Le combat de
Claude Saint-Jean
PAR FRANCINE DUFRESNE
UN MATIN
de juin
1967, en traversant le pont de la Concorde pour se rendre au
restaurant de l'Exposition universelle où il a
décroché un emploi d'été, Claude Saint
Jean perd soudain l'équilibre et vacille. Il s'arrête
brusquement, incapable de faire un pas de plus. Il ne ressent aucune
douleur. Il n'est ni étourdi, ni aveuglé. Impuissant
seulement à contrôler ses mouvements, comme dans ces
poursuites de cauchemar où l'on reste cloué sur place
malgré des efforts inouïs pour s'enfuir. Tant bien que
mal et sans aide, puisque le pont est désert à cette
heure matinale (5 h 45), Claude retrouvera et son équilibre et
le contrôle de ses mouvements. Il venait, à 15 ans, de
ressentir les premières atteintes de la terrible maladie qu'il
combat depuis, avec acharnement.
Le lendemain, le surlendemain et les jours suivants, les mêmes
symptômes réapparaissent. Deux ou trois fois par jour. A
quelques reprises au restaurant où il travaille, comme
serveur, caissier ou aide-cuisinier. Mais personne ne s'est
aperçu de ses malaises. A vrai dire si brefs.
A la maison, Claude n'a d'abord rien dit. Ses parents sont
suffisamment inquiets au sujet de l'aînée de la famille
qui souffre depuis cinq ans d'une maladie étrange: l'ataxie de
Friedreich, dont on connaît peu de choses chez les Saint-Jean
si ce n'est que ce mal fait de Francine, à 17 ans, une
semi-invalide. Francine, se rappelle Claude qui tente de se rassurer,
tombait fréquemment au début de sa maladie. Mais lui ne
tombe pas.
Au bout de quinze jours, n'y tenant plus, Claude confie ses malaises
à sa mère. Elle l'envoie voir un omnipraticien qui,
constatant l'extrême nervosité de Claude, met son
état sur le compte du surmenage. En fait, Claude est un
hypertendu, un perfectionniste, qui travaille trop.

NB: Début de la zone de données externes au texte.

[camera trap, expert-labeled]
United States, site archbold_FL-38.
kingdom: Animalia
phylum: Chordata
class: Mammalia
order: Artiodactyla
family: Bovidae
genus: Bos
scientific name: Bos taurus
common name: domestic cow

Mais Claude demeure inquiet. Pour en avoir le coeur net il ira, de
son propre chef, voir un neurochirurgien qui est intrigué par
son cas. Une semaine plus tard, c'est l'hospitalisation à
Maisonneuve où un généticien pose le diagnostic:
ataxie de Friedreich.
Tout ce que Claude peut tirer des médecins de l'hôpital,
c'est qu'il s'agit d'une maladie d'origine neurologique
provoquée par une dégénérescence de la
moelle épinière. Une maladie qui s'attaque plus
particulièrement à des adolescents jusque-là en
bonne santé. On lui dit de se reposer.. de patienter...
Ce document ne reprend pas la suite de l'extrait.